Some records:
________________________________________
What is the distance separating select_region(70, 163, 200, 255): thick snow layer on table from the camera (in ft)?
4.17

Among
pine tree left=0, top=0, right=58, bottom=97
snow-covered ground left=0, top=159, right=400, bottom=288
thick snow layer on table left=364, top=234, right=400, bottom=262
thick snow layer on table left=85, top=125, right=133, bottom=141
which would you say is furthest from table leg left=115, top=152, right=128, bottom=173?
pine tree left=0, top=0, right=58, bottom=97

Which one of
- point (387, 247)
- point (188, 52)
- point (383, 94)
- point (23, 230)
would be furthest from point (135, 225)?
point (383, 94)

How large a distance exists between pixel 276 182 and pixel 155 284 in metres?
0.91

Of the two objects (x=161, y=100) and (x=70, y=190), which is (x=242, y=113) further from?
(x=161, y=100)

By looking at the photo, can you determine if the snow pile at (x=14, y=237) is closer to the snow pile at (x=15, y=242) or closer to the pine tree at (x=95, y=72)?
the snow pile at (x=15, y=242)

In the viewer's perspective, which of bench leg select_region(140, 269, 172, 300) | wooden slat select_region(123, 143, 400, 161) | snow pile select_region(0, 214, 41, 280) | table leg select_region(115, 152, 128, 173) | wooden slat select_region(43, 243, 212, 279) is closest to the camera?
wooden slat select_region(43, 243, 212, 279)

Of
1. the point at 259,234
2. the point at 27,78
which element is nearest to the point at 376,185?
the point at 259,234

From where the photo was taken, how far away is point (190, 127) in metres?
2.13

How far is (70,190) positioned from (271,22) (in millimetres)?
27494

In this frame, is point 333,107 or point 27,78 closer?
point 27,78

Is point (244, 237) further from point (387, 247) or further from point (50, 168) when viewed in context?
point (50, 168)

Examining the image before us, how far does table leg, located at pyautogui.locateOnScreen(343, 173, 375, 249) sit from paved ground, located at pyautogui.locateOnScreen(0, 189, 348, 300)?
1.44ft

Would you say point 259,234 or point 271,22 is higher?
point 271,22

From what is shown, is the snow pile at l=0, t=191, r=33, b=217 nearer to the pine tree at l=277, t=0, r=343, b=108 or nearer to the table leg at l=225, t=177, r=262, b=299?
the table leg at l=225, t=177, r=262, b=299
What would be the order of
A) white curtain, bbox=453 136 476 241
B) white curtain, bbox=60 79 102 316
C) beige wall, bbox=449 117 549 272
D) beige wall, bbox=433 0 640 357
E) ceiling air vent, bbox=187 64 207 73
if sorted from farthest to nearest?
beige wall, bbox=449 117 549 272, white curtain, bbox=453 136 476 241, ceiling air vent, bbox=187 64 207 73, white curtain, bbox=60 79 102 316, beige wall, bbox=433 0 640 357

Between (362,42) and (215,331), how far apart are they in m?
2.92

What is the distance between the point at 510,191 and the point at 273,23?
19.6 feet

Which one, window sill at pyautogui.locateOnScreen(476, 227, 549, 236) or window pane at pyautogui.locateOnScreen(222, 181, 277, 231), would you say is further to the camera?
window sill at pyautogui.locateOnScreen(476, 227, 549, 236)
________________________________________
» YOUR INSTRUCTIONS:
Give back exactly the lines from the one containing "Examining the image" to the end of the material, both ends included.

» SOLUTION FOR THIS EXERCISE:
Examining the image before us, how far does table leg, located at pyautogui.locateOnScreen(343, 173, 375, 249) sit from paved ground, located at pyautogui.locateOnScreen(0, 189, 348, 300)?
1.44ft

Would you say point 259,234 or point 271,22 is higher?
point 271,22

From what is shown, is the snow pile at l=0, t=191, r=33, b=217 nearer to the pine tree at l=277, t=0, r=343, b=108 or nearer to the table leg at l=225, t=177, r=262, b=299?
the table leg at l=225, t=177, r=262, b=299
What would be the order of
A) white curtain, bbox=453 136 476 241
B) white curtain, bbox=60 79 102 316
C) beige wall, bbox=449 117 549 272
D) beige wall, bbox=433 0 640 357
E) ceiling air vent, bbox=187 64 207 73
if sorted from farthest to nearest?
beige wall, bbox=449 117 549 272, white curtain, bbox=453 136 476 241, ceiling air vent, bbox=187 64 207 73, white curtain, bbox=60 79 102 316, beige wall, bbox=433 0 640 357

Between (362,42) and (215,331), how far apart are they in m?
2.92

What is the distance between the point at 510,191 and the point at 273,23?
19.6 feet

Which one, window sill at pyautogui.locateOnScreen(476, 227, 549, 236) or window pane at pyautogui.locateOnScreen(222, 181, 277, 231), would you say is further to the camera?
window sill at pyautogui.locateOnScreen(476, 227, 549, 236)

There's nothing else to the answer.